Quote, word for word, only the lines running from the line with "Is pixel 474" through the end of the listing. Leave out the pictures.

**Material to process**
══════════════════════════════
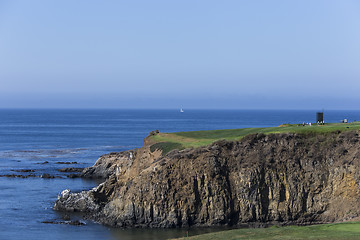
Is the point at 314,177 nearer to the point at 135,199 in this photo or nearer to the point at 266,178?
the point at 266,178

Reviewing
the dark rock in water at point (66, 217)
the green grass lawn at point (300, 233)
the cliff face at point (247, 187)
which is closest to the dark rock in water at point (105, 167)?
the dark rock in water at point (66, 217)

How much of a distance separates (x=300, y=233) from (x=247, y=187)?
1118 cm

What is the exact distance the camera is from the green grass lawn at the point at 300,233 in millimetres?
35469

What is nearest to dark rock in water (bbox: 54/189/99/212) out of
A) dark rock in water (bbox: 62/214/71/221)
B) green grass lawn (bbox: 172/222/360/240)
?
dark rock in water (bbox: 62/214/71/221)

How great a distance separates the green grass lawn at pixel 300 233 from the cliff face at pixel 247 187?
23.7ft

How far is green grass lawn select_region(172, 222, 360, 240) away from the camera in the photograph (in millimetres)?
35469

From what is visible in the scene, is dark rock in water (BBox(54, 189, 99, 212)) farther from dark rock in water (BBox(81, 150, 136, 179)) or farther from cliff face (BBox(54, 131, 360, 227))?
dark rock in water (BBox(81, 150, 136, 179))

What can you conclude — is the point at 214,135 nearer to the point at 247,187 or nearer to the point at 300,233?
the point at 247,187

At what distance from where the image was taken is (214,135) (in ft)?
205

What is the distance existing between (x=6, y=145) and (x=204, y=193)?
8794 cm

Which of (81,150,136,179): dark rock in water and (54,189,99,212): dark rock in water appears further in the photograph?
(81,150,136,179): dark rock in water

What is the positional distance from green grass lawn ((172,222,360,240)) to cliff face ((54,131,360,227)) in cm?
721

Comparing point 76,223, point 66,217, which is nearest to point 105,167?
point 66,217

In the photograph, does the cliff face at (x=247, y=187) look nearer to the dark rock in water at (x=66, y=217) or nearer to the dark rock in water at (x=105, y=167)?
the dark rock in water at (x=66, y=217)
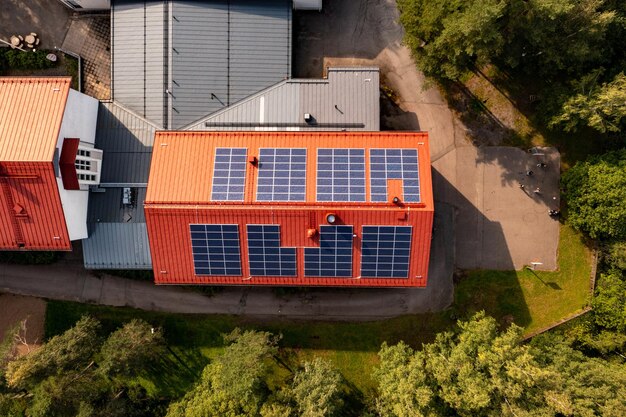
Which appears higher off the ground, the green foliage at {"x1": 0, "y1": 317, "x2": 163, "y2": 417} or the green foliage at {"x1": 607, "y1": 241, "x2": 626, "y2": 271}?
the green foliage at {"x1": 607, "y1": 241, "x2": 626, "y2": 271}

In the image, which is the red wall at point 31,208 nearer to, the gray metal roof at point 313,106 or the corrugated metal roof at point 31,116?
the corrugated metal roof at point 31,116

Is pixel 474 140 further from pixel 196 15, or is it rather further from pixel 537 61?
pixel 196 15

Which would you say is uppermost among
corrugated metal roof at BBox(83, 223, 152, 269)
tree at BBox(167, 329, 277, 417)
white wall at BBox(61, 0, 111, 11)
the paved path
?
white wall at BBox(61, 0, 111, 11)

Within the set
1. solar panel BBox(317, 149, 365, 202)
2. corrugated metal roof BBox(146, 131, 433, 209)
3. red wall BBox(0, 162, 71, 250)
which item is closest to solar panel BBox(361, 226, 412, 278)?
corrugated metal roof BBox(146, 131, 433, 209)

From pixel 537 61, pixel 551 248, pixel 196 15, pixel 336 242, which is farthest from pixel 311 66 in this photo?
pixel 551 248

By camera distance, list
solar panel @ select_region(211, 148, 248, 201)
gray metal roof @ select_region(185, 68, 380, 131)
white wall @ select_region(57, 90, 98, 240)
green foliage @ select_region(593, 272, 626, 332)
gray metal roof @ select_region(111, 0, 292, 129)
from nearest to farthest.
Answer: solar panel @ select_region(211, 148, 248, 201)
white wall @ select_region(57, 90, 98, 240)
gray metal roof @ select_region(111, 0, 292, 129)
gray metal roof @ select_region(185, 68, 380, 131)
green foliage @ select_region(593, 272, 626, 332)

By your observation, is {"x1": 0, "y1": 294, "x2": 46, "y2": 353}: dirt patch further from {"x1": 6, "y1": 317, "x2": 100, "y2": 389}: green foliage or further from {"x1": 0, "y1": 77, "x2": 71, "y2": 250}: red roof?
{"x1": 0, "y1": 77, "x2": 71, "y2": 250}: red roof

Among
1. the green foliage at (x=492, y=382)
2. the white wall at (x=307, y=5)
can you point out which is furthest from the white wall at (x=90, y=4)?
the green foliage at (x=492, y=382)

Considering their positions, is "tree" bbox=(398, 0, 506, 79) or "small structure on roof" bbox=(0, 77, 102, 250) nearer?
"tree" bbox=(398, 0, 506, 79)

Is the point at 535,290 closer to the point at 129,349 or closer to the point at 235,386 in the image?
the point at 235,386
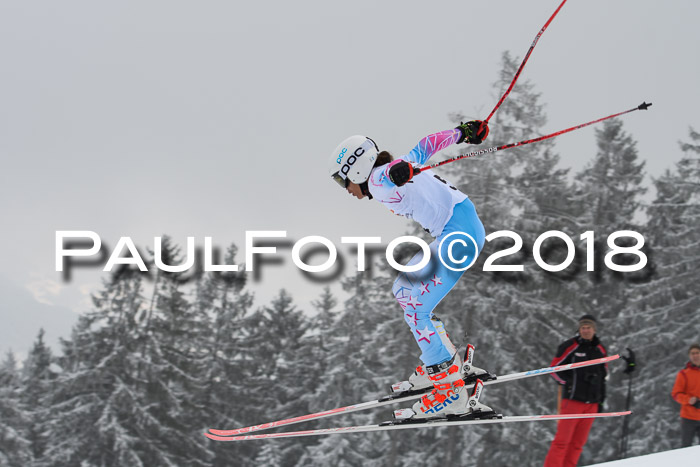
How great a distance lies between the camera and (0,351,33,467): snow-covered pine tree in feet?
70.5

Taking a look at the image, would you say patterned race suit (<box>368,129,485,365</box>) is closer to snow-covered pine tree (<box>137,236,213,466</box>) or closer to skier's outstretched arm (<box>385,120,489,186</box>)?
══════════════════════════════
**Task answer**
Is pixel 474 140 further from pixel 196 15, or is it rather further from pixel 537 61?
pixel 196 15

Which would you say is uppermost among
corrugated metal roof at BBox(83, 223, 152, 269)
tree at BBox(167, 329, 277, 417)
white wall at BBox(61, 0, 111, 11)
the paved path
?
white wall at BBox(61, 0, 111, 11)

Within the set
1. solar panel BBox(317, 149, 365, 202)
2. corrugated metal roof BBox(146, 131, 433, 209)
3. red wall BBox(0, 162, 71, 250)
which item is closest to solar panel BBox(361, 226, 412, 278)?
corrugated metal roof BBox(146, 131, 433, 209)

From pixel 537 61, pixel 551 248, pixel 196 15, pixel 336 242, which is farthest from pixel 311 66 in this photo?
pixel 551 248

By camera distance, list
solar panel @ select_region(211, 148, 248, 201)
gray metal roof @ select_region(185, 68, 380, 131)
white wall @ select_region(57, 90, 98, 240)
green foliage @ select_region(593, 272, 626, 332)
gray metal roof @ select_region(111, 0, 292, 129)
from nearest to farthest.
Answer: solar panel @ select_region(211, 148, 248, 201)
white wall @ select_region(57, 90, 98, 240)
gray metal roof @ select_region(111, 0, 292, 129)
gray metal roof @ select_region(185, 68, 380, 131)
green foliage @ select_region(593, 272, 626, 332)

By your observation, is {"x1": 0, "y1": 294, "x2": 46, "y2": 353}: dirt patch further from {"x1": 6, "y1": 317, "x2": 100, "y2": 389}: green foliage or further from {"x1": 0, "y1": 77, "x2": 71, "y2": 250}: red roof?
{"x1": 0, "y1": 77, "x2": 71, "y2": 250}: red roof

Among
1. the green foliage at (x=492, y=382)
2. the white wall at (x=307, y=5)
can you point out which is furthest from the white wall at (x=90, y=4)?
the green foliage at (x=492, y=382)

Considering their positions, is "tree" bbox=(398, 0, 506, 79) or "small structure on roof" bbox=(0, 77, 102, 250) nearer?
"tree" bbox=(398, 0, 506, 79)

Is the point at 535,290 closer to the point at 129,349 or closer to the point at 235,386 in the image?
the point at 235,386
How great a distance lies between the camera and (0,351,33,467): snow-covered pine tree in feet?
70.5

Taking a look at the image, would you say patterned race suit (<box>368,129,485,365</box>) is closer to snow-covered pine tree (<box>137,236,213,466</box>) or closer to skier's outstretched arm (<box>385,120,489,186</box>)?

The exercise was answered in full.